Recorded data:
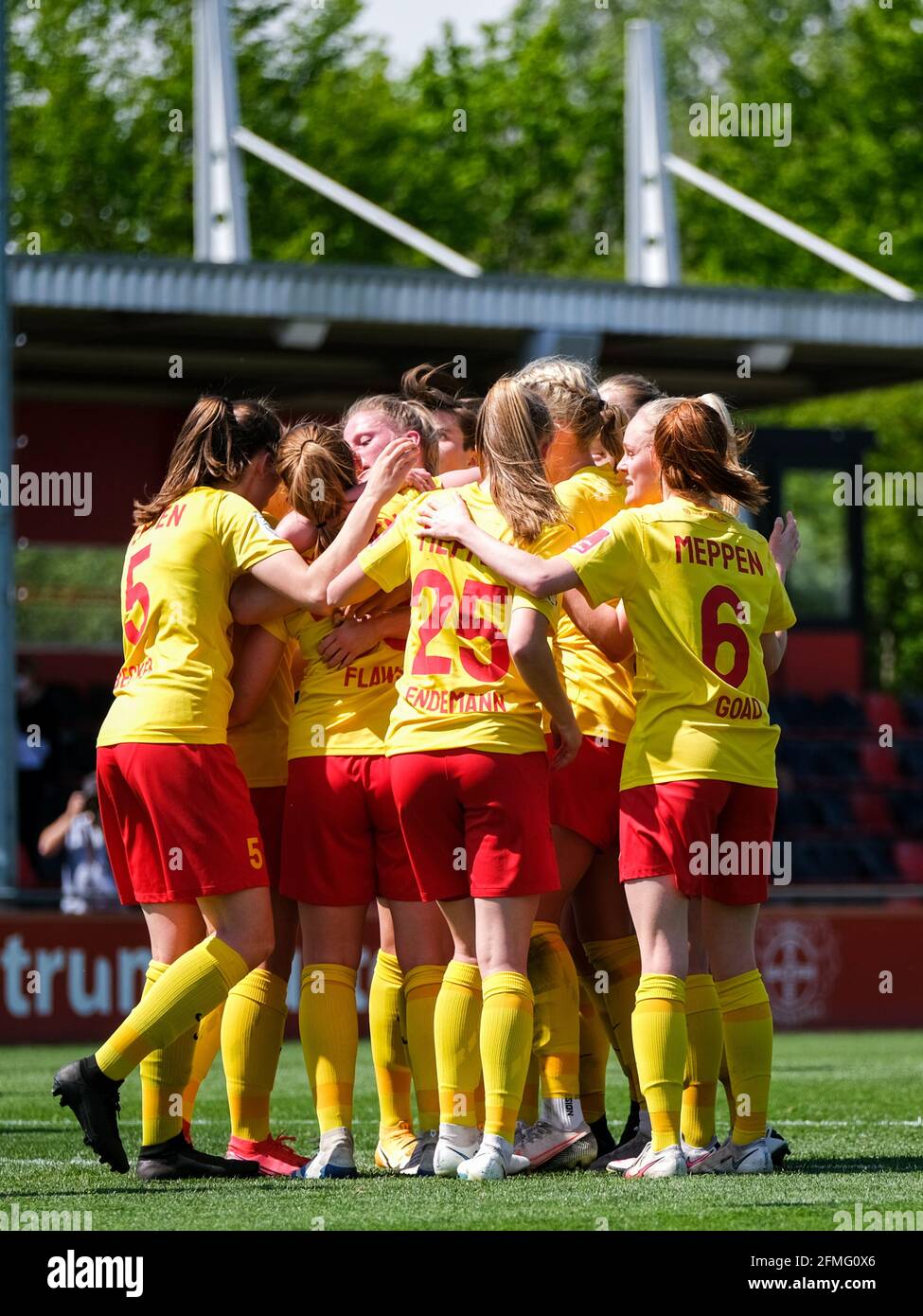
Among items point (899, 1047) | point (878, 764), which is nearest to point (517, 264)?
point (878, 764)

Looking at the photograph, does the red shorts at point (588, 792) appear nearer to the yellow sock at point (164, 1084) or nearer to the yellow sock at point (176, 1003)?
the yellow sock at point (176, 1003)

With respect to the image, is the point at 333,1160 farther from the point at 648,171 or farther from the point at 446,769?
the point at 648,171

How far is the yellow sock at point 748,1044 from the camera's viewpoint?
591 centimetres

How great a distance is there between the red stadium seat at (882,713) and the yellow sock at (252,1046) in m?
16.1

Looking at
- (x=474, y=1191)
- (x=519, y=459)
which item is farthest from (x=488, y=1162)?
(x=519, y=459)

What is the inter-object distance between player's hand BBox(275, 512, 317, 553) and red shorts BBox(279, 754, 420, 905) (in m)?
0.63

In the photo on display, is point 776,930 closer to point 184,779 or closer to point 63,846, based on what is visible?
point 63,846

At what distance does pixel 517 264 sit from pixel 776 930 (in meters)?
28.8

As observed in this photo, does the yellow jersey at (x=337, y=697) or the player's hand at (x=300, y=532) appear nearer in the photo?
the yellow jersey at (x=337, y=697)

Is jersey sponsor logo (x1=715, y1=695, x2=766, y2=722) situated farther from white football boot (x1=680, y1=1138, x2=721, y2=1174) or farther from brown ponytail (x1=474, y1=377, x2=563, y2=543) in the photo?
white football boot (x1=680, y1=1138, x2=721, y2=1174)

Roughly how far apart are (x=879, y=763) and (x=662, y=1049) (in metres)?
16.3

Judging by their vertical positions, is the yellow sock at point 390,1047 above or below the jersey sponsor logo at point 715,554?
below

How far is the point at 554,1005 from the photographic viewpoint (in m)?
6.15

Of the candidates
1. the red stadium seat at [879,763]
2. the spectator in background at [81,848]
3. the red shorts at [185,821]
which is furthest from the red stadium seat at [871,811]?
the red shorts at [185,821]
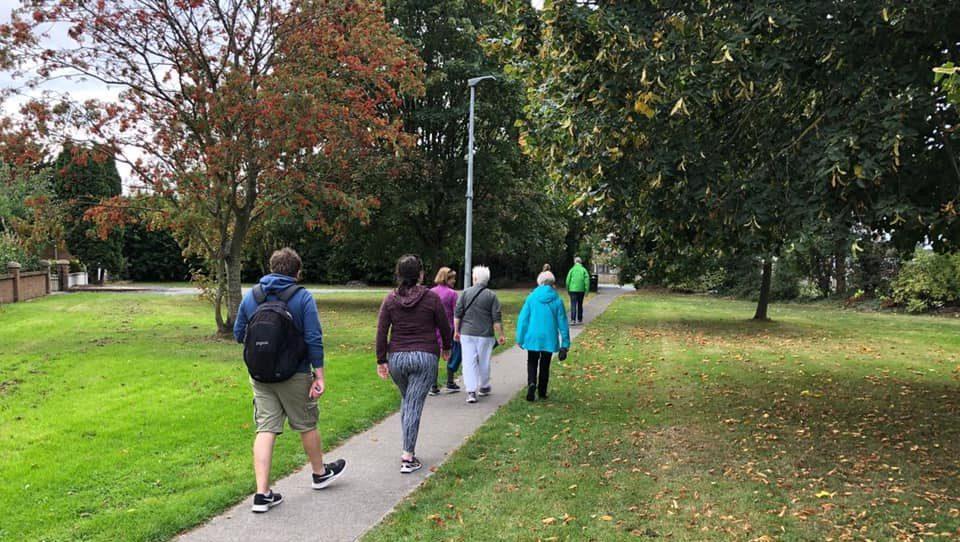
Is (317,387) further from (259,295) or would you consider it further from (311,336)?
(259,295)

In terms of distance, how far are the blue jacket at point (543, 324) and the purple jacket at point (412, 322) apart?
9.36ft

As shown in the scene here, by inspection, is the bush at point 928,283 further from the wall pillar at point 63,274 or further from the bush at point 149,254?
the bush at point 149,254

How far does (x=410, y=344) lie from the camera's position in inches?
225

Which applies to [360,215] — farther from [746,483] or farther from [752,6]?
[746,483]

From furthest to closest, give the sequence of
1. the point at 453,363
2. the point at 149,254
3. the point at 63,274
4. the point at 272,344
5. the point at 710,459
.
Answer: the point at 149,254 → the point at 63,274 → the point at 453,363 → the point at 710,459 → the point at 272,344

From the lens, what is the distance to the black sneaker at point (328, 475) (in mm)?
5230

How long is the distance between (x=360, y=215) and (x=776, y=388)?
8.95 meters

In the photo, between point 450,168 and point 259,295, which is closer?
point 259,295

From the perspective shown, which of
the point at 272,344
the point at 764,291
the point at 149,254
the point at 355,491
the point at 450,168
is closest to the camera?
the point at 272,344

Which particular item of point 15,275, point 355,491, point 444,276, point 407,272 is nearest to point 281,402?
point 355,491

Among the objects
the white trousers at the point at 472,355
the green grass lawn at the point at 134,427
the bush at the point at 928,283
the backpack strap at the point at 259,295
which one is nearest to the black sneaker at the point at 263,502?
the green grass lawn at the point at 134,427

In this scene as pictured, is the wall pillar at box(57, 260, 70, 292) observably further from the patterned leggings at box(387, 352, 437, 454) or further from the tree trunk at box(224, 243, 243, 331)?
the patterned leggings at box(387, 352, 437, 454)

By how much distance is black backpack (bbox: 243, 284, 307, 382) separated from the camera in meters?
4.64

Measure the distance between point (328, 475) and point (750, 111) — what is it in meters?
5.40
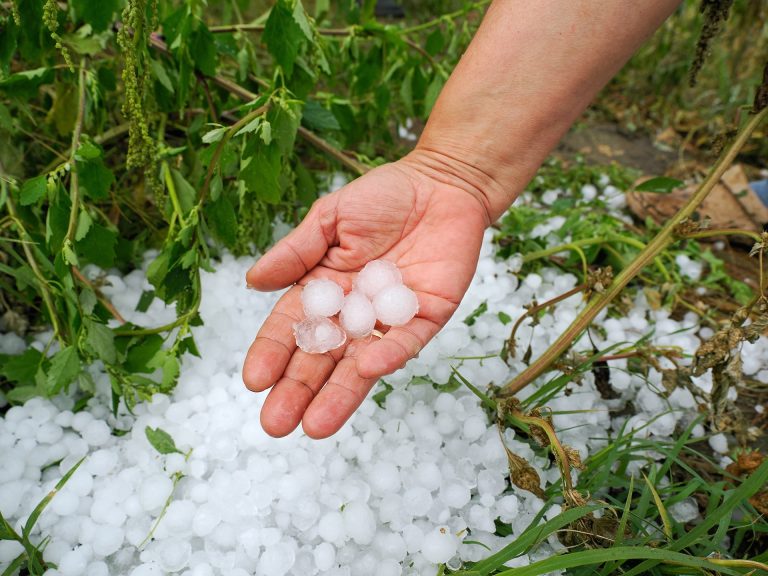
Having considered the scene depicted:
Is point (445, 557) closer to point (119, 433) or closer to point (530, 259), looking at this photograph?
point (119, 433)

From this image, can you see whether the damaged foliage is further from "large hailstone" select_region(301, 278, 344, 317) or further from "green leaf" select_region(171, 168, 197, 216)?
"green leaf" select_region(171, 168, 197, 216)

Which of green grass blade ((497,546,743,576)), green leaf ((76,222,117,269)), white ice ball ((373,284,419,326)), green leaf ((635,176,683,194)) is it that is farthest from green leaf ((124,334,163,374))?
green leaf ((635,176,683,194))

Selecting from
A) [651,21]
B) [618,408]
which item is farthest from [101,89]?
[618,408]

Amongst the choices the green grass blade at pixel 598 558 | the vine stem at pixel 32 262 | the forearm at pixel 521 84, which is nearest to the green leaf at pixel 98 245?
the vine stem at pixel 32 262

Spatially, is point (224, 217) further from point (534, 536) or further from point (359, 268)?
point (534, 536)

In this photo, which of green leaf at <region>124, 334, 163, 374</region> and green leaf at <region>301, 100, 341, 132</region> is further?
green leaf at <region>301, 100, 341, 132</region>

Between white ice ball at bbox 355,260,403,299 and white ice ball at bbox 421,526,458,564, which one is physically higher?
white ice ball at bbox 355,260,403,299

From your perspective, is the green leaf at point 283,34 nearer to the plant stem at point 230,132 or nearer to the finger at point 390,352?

Instruction:
Output the material word for word, omitting its pictures.

Problem solution:
Among items point (899, 1047) | point (878, 764), which is nearest to point (517, 264)?
point (878, 764)

Looking at the photograph, does the red shorts at point (588, 792) appear nearer to the yellow sock at point (164, 1084) or nearer to the yellow sock at point (176, 1003)?
the yellow sock at point (176, 1003)

With respect to the image, is the point at 333,1160 farther from the point at 648,171 or farther from the point at 446,769?
the point at 648,171

How far is the yellow sock at point 748,1044 from the camera's viewpoint?
591 centimetres

How great a distance is there between the red stadium seat at (882,713) and the yellow sock at (252,1046) in m?
16.1

Looking at
- (x=474, y=1191)
- (x=519, y=459)
which item is farthest from (x=488, y=1162)?
(x=519, y=459)

What is the inter-object distance between player's hand BBox(275, 512, 317, 553) and red shorts BBox(279, 754, 420, 905) (in m)?
0.63

In the photo on display, is point 776,930 closer to point 184,779 or closer to point 63,846, based on what is visible?
point 63,846

At what distance does pixel 517 264 sit from pixel 776 930 (in meters)?
28.8

As observed in this photo, does the yellow jersey at (x=337, y=697) or the player's hand at (x=300, y=532) appear nearer in the photo?
the yellow jersey at (x=337, y=697)

Is jersey sponsor logo (x1=715, y1=695, x2=766, y2=722) situated farther from white football boot (x1=680, y1=1138, x2=721, y2=1174) or farther from brown ponytail (x1=474, y1=377, x2=563, y2=543) in the photo?
white football boot (x1=680, y1=1138, x2=721, y2=1174)

Roughly how far apart are (x=879, y=763) and (x=662, y=1049) (in metres)?
16.3

Judging by their vertical positions, is the yellow sock at point 390,1047 above or below the jersey sponsor logo at point 715,554?
below

How far is the point at 554,1005 from the photographic viewpoint (in m)?
6.15

Of the candidates
1. the red stadium seat at [879,763]
2. the spectator in background at [81,848]
3. the red shorts at [185,821]
which is furthest from the red stadium seat at [871,811]?
the red shorts at [185,821]
Is (317,387) further from (259,295) or would you consider it further from (311,336)?
(259,295)

In terms of distance, how far are the blue jacket at point (543, 324) and the purple jacket at point (412, 322) apart?
9.36ft

As shown in the scene here, by inspection, is the bush at point 928,283 further from the wall pillar at point 63,274 or further from the bush at point 149,254?
the bush at point 149,254

How far does (x=410, y=344) lie from the camera's position in inches?
225

Which applies to [360,215] — farther from [746,483] or farther from [752,6]?
[746,483]

From furthest to closest, give the sequence of
1. the point at 453,363
2. the point at 149,254
3. the point at 63,274
4. the point at 272,344
5. the point at 710,459
.
Answer: the point at 149,254 → the point at 63,274 → the point at 453,363 → the point at 710,459 → the point at 272,344

From the lens, what is the distance to the black sneaker at point (328, 475) (in mm)?
5230

How long is the distance between (x=360, y=215) and (x=776, y=388)?
8.95 meters

In the photo, between point 450,168 and point 259,295, which is closer?
point 259,295

From the perspective shown, which of
the point at 272,344
the point at 764,291
the point at 149,254
the point at 355,491
the point at 450,168
is closest to the camera?
the point at 272,344

Which particular item of point 15,275, point 355,491, point 444,276, point 407,272 is nearest to point 281,402?
point 355,491

Among the objects
the white trousers at the point at 472,355
the green grass lawn at the point at 134,427
the bush at the point at 928,283
the backpack strap at the point at 259,295
which one is nearest to the black sneaker at the point at 263,502?
the green grass lawn at the point at 134,427

In this scene as pictured, is the wall pillar at box(57, 260, 70, 292) observably further from the patterned leggings at box(387, 352, 437, 454) or further from the tree trunk at box(224, 243, 243, 331)?
the patterned leggings at box(387, 352, 437, 454)

By how much distance is black backpack (bbox: 243, 284, 307, 382) separated from the camera in meters?
4.64

Measure the distance between point (328, 475) and point (750, 111) — what is it in meters?
5.40
Having considered the scene depicted:
Is point (445, 557) closer to point (119, 433) or closer to point (530, 259), looking at this photograph?
point (119, 433)

From this image, can you see whether the damaged foliage is further from "large hailstone" select_region(301, 278, 344, 317) or further from "green leaf" select_region(171, 168, 197, 216)?
"green leaf" select_region(171, 168, 197, 216)

Which of green grass blade ((497,546,743,576)), green leaf ((76,222,117,269)), white ice ball ((373,284,419,326)), green leaf ((635,176,683,194)) is it that is farthest from green leaf ((124,334,163,374))?
green leaf ((635,176,683,194))

Selecting from
A) [651,21]
B) [618,408]
which item is farthest from [101,89]?
[618,408]

Amongst the choices the green grass blade at pixel 598 558 | the vine stem at pixel 32 262 | the forearm at pixel 521 84, which is nearest to the green leaf at pixel 98 245?
the vine stem at pixel 32 262

Spatially, is point (224, 217) further from point (534, 536) or further from point (359, 268)?
point (534, 536)

In this photo, which of green leaf at <region>124, 334, 163, 374</region> and green leaf at <region>301, 100, 341, 132</region> is further?
green leaf at <region>301, 100, 341, 132</region>

Between white ice ball at bbox 355,260,403,299 and white ice ball at bbox 421,526,458,564, which one is physically higher?
white ice ball at bbox 355,260,403,299

From your perspective, is the green leaf at point 283,34 nearer to the plant stem at point 230,132 or nearer to the finger at point 390,352?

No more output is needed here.